TASK BRIEF: Find every line in the rows below that contains the word "driftwood", and copy each of those lines in full.

INPUT MATERIAL:

= = = =

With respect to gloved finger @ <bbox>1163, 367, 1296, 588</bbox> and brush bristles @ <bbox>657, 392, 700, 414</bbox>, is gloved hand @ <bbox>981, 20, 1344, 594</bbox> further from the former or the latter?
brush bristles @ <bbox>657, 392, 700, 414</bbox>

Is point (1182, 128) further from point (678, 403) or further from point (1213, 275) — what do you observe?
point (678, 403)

= = = =

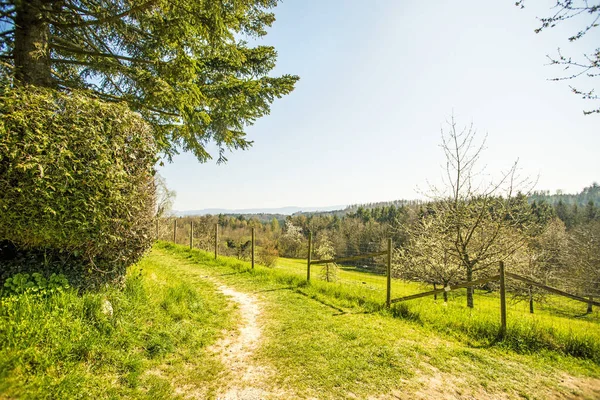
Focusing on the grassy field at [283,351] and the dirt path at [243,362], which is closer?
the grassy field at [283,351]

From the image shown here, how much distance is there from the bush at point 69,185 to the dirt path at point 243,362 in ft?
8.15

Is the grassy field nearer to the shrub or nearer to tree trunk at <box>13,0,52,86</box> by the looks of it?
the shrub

= = = =

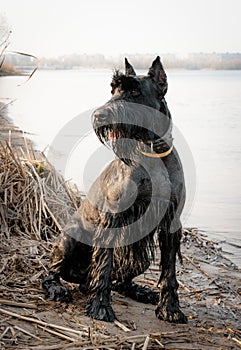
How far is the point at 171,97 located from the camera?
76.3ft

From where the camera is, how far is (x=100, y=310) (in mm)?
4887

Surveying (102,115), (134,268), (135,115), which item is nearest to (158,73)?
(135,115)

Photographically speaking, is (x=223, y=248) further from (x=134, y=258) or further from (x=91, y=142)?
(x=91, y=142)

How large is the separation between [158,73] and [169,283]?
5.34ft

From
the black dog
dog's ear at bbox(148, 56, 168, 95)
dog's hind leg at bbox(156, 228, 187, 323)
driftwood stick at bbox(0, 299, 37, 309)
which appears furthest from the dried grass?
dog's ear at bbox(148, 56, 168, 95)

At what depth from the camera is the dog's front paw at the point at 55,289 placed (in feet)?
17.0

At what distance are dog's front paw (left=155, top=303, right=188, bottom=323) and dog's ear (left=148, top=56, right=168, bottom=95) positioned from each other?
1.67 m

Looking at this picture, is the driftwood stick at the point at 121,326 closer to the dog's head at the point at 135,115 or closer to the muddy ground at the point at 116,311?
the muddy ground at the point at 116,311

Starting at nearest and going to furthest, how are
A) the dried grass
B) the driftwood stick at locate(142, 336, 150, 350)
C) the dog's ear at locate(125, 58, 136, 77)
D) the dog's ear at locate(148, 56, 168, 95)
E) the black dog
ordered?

= = = =

COMPLETED TASK:
driftwood stick at bbox(0, 299, 37, 309)
Looking at this picture, is the driftwood stick at the point at 121,326 closer to the dog's head at the point at 135,115 or closer to the muddy ground at the point at 116,311?
B) the driftwood stick at locate(142, 336, 150, 350)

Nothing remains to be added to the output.